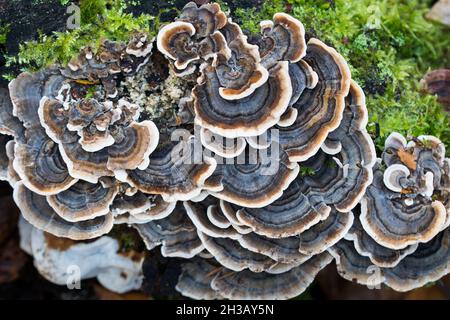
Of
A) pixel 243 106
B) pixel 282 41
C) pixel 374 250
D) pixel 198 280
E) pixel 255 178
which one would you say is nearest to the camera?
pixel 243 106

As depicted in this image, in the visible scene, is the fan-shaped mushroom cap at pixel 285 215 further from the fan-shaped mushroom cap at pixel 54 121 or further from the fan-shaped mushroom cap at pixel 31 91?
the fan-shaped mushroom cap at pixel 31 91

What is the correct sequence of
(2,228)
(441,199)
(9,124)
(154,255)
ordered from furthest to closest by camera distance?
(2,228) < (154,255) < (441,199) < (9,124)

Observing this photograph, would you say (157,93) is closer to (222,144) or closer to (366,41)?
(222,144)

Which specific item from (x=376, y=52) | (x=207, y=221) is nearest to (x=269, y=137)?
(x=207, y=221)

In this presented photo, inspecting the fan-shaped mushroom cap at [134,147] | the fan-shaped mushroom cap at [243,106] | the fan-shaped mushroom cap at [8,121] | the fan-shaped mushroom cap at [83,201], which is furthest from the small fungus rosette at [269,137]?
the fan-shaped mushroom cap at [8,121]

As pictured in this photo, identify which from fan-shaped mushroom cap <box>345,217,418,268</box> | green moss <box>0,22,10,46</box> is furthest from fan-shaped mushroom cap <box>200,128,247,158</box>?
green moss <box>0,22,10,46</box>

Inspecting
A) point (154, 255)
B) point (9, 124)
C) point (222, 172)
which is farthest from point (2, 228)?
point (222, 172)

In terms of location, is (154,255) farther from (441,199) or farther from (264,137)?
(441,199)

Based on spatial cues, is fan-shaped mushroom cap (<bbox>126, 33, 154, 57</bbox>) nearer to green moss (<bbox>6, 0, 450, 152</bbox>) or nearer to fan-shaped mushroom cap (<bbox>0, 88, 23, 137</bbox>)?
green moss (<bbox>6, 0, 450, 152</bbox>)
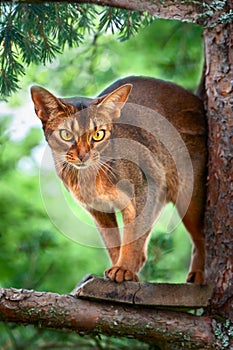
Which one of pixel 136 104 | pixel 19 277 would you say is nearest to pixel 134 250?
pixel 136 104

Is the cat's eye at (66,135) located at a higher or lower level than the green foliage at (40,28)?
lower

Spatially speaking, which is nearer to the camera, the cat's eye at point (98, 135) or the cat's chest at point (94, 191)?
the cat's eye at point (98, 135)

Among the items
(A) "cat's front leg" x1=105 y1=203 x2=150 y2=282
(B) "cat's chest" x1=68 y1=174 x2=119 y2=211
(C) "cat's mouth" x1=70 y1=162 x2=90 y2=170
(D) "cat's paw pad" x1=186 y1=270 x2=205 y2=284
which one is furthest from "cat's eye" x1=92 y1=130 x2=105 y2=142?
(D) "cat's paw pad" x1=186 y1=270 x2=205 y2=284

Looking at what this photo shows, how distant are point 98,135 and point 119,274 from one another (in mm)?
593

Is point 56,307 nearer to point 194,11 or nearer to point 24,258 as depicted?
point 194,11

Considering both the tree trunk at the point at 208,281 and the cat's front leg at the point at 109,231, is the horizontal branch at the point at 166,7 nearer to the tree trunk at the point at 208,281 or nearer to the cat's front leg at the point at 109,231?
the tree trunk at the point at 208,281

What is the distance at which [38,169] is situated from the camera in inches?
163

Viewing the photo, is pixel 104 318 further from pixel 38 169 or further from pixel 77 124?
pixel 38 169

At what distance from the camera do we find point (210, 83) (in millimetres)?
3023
**********
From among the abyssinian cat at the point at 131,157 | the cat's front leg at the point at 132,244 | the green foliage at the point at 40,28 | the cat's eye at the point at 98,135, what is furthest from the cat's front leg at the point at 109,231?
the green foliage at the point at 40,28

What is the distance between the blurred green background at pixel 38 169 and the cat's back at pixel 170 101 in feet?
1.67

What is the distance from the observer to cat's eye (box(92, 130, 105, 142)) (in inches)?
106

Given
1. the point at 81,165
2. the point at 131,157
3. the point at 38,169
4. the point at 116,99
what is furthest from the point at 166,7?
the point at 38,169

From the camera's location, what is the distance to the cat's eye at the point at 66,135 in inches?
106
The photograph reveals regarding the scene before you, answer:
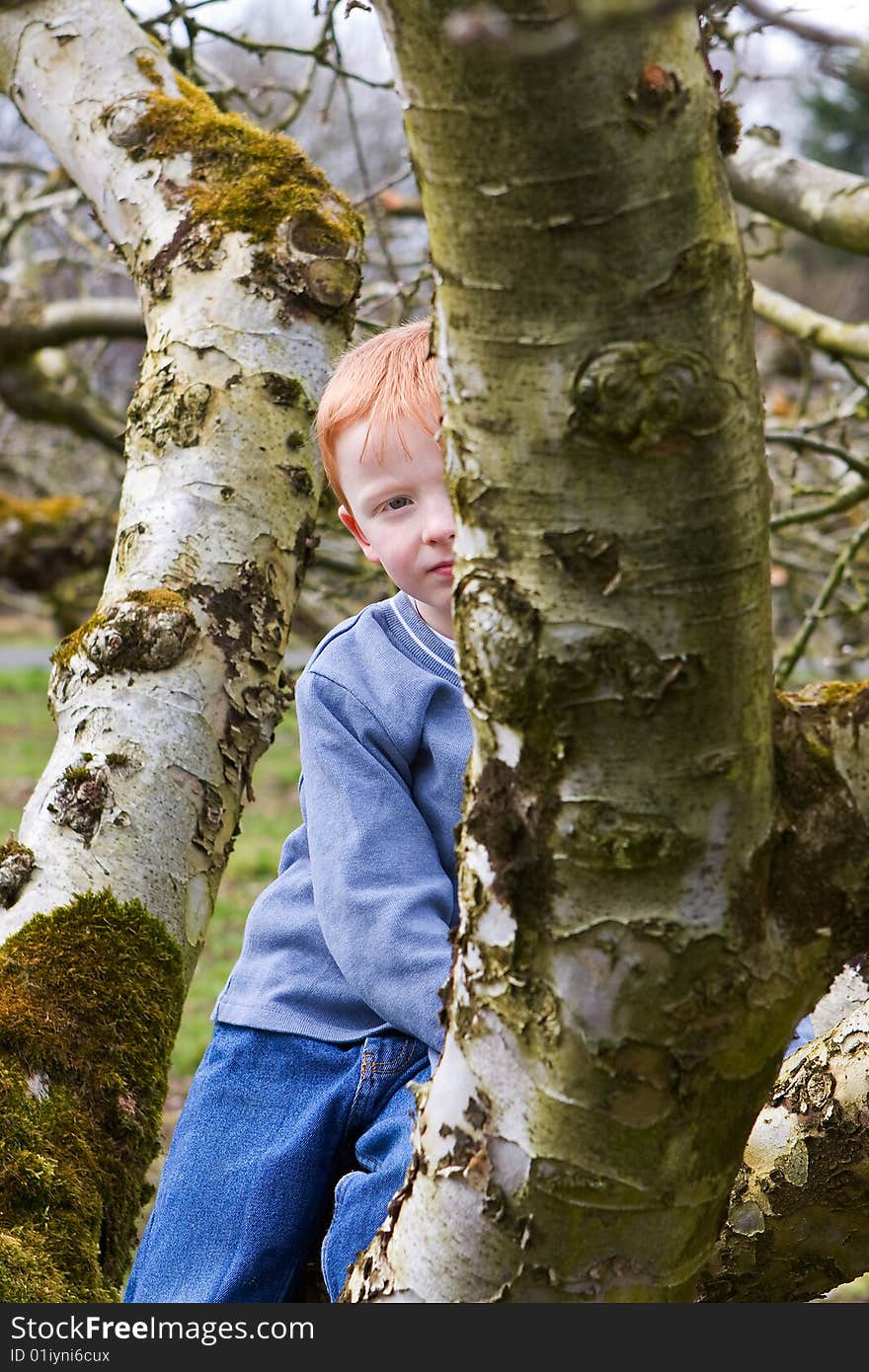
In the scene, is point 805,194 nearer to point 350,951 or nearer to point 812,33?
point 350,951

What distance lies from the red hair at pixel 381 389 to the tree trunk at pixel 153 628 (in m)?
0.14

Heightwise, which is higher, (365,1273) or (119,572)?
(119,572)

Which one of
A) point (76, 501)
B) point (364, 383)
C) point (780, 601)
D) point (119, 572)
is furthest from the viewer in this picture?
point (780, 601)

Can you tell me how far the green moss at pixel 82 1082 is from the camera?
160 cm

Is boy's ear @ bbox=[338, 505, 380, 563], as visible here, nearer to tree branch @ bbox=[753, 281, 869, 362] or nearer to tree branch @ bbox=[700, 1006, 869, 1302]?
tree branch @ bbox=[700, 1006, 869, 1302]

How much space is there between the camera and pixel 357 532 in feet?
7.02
**********
Which lines of the records above contain the string "bbox"? Gather each of them and copy it out in full.

Written answer:
Based on spatial cues, is fan-shaped mushroom cap (<bbox>126, 33, 154, 57</bbox>) nearer to green moss (<bbox>6, 0, 450, 152</bbox>) or nearer to fan-shaped mushroom cap (<bbox>0, 88, 23, 137</bbox>)?
green moss (<bbox>6, 0, 450, 152</bbox>)
Is boy's ear @ bbox=[338, 505, 380, 563], as visible here, nearer to tree branch @ bbox=[753, 281, 869, 362] or nearer to tree branch @ bbox=[700, 1006, 869, 1302]?
tree branch @ bbox=[700, 1006, 869, 1302]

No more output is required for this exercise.